* _GOAL OF THE EXERCISE_: Please write out all of the data below exactly, without including the pictures.
RECORDS SHOWN: Begin
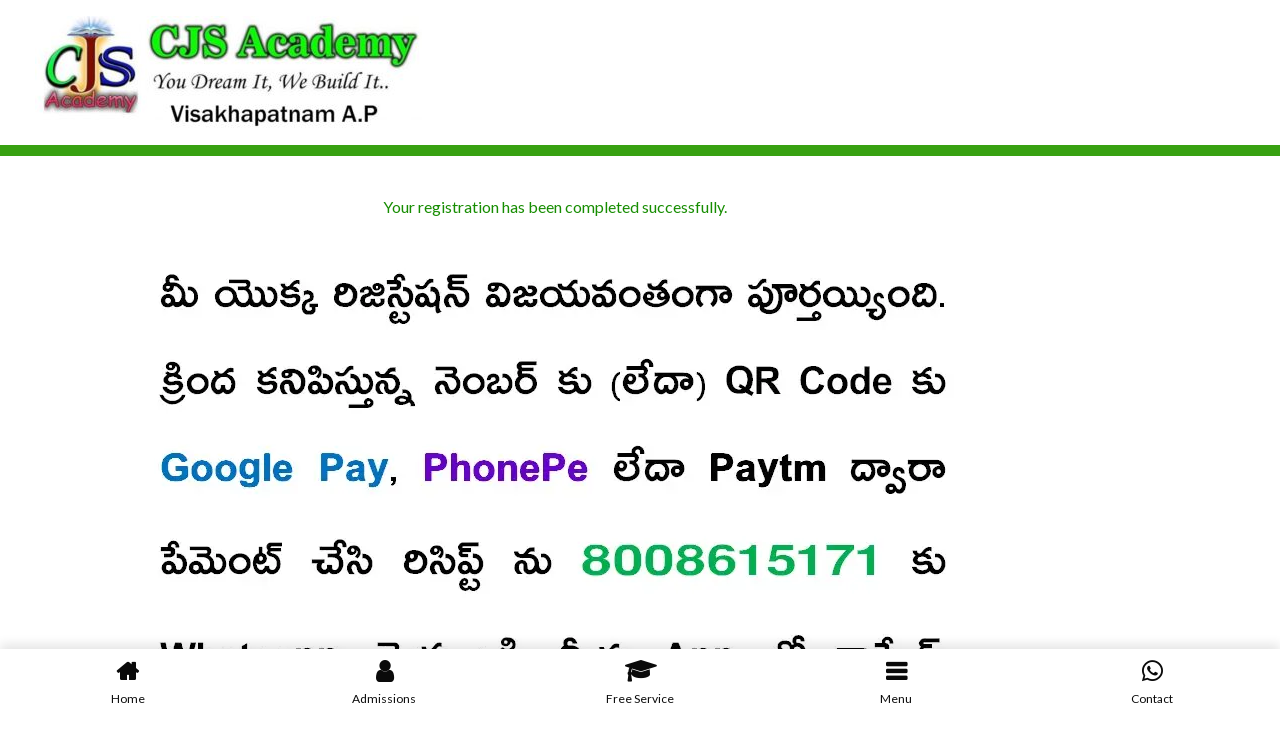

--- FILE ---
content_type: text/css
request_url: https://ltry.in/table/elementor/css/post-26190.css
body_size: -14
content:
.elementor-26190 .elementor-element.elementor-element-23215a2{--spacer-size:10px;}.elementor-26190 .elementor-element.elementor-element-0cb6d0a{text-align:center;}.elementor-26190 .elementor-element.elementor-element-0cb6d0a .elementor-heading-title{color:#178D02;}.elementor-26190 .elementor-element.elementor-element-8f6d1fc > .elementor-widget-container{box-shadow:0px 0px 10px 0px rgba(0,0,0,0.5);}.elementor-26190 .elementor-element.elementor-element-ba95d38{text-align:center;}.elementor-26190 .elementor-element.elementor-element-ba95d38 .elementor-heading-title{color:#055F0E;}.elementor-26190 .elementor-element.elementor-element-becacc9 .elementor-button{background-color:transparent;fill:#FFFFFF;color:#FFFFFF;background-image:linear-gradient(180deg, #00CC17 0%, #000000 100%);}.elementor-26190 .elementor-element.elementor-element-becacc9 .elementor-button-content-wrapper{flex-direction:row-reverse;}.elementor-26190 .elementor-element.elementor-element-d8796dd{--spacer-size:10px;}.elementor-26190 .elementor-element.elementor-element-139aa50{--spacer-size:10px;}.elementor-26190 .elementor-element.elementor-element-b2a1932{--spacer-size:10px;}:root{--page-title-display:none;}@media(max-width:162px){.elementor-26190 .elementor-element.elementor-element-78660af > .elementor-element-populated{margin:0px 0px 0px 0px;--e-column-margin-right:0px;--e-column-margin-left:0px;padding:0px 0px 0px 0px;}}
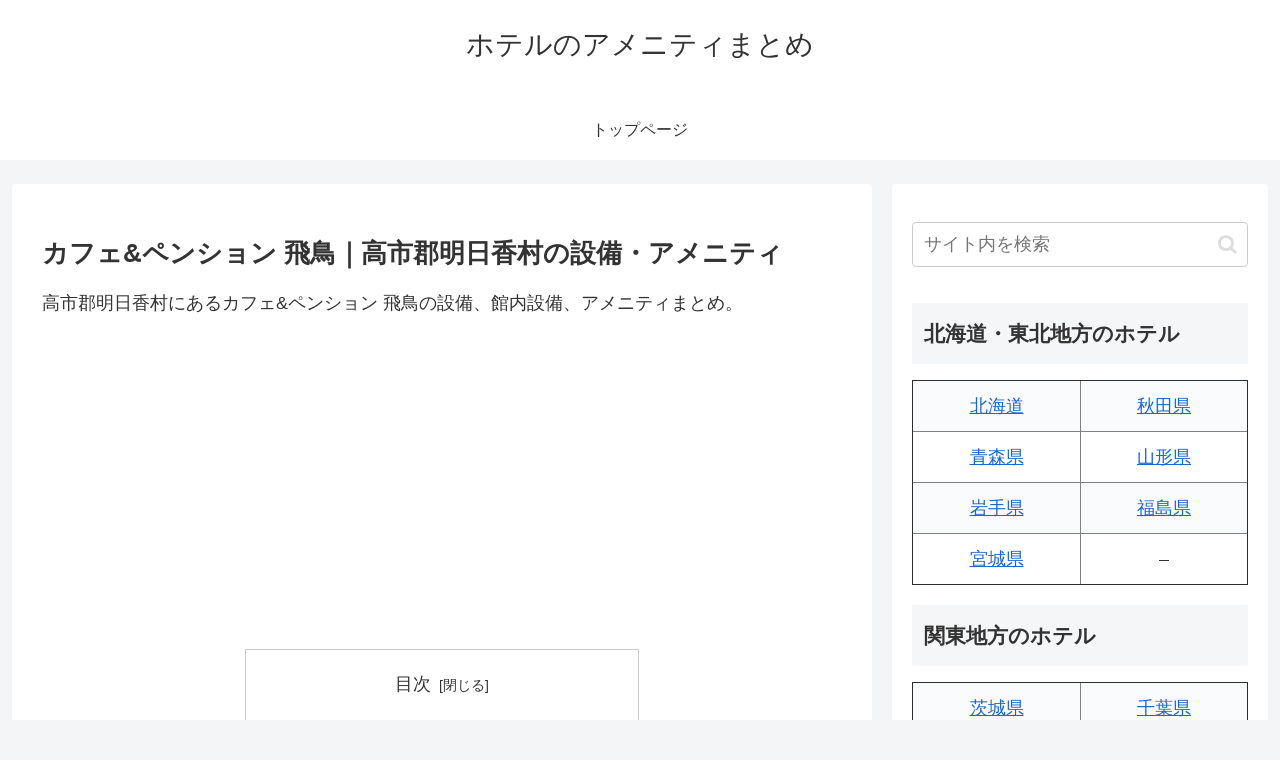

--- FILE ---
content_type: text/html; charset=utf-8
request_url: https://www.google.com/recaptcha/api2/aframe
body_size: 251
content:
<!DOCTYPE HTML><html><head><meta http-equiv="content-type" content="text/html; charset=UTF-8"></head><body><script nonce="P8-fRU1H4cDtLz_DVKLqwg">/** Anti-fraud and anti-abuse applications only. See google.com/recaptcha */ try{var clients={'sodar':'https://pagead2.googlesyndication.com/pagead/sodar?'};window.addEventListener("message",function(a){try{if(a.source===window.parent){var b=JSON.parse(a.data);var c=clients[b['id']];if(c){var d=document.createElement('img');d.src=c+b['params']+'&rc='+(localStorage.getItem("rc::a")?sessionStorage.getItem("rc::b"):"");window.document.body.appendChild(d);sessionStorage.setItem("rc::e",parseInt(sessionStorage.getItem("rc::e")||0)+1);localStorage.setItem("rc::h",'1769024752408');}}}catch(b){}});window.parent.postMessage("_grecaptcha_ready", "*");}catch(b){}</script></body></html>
RECORDS SHOWN: End
* _RESPONSE_:
--- FILE ---
content_type: text/css
request_url: https://ltry.in/table/elementor/css/post-26190.css
body_size: -14
content:
.elementor-26190 .elementor-element.elementor-element-23215a2{--spacer-size:10px;}.elementor-26190 .elementor-element.elementor-element-0cb6d0a{text-align:center;}.elementor-26190 .elementor-element.elementor-element-0cb6d0a .elementor-heading-title{color:#178D02;}.elementor-26190 .elementor-element.elementor-element-8f6d1fc > .elementor-widget-container{box-shadow:0px 0px 10px 0px rgba(0,0,0,0.5);}.elementor-26190 .elementor-element.elementor-element-ba95d38{text-align:center;}.elementor-26190 .elementor-element.elementor-element-ba95d38 .elementor-heading-title{color:#055F0E;}.elementor-26190 .elementor-element.elementor-element-becacc9 .elementor-button{background-color:transparent;fill:#FFFFFF;color:#FFFFFF;background-image:linear-gradient(180deg, #00CC17 0%, #000000 100%);}.elementor-26190 .elementor-element.elementor-element-becacc9 .elementor-button-content-wrapper{flex-direction:row-reverse;}.elementor-26190 .elementor-element.elementor-element-d8796dd{--spacer-size:10px;}.elementor-26190 .elementor-element.elementor-element-139aa50{--spacer-size:10px;}.elementor-26190 .elementor-element.elementor-element-b2a1932{--spacer-size:10px;}:root{--page-title-display:none;}@media(max-width:162px){.elementor-26190 .elementor-element.elementor-element-78660af > .elementor-element-populated{margin:0px 0px 0px 0px;--e-column-margin-right:0px;--e-column-margin-left:0px;padding:0px 0px 0px 0px;}}

--- FILE ---
content_type: text/html; charset=utf-8
request_url: https://www.google.com/recaptcha/api2/aframe
body_size: 251
content:
<!DOCTYPE HTML><html><head><meta http-equiv="content-type" content="text/html; charset=UTF-8"></head><body><script nonce="P8-fRU1H4cDtLz_DVKLqwg">/** Anti-fraud and anti-abuse applications only. See google.com/recaptcha */ try{var clients={'sodar':'https://pagead2.googlesyndication.com/pagead/sodar?'};window.addEventListener("message",function(a){try{if(a.source===window.parent){var b=JSON.parse(a.data);var c=clients[b['id']];if(c){var d=document.createElement('img');d.src=c+b['params']+'&rc='+(localStorage.getItem("rc::a")?sessionStorage.getItem("rc::b"):"");window.document.body.appendChild(d);sessionStorage.setItem("rc::e",parseInt(sessionStorage.getItem("rc::e")||0)+1);localStorage.setItem("rc::h",'1769024752408');}}}catch(b){}});window.parent.postMessage("_grecaptcha_ready", "*");}catch(b){}</script></body></html>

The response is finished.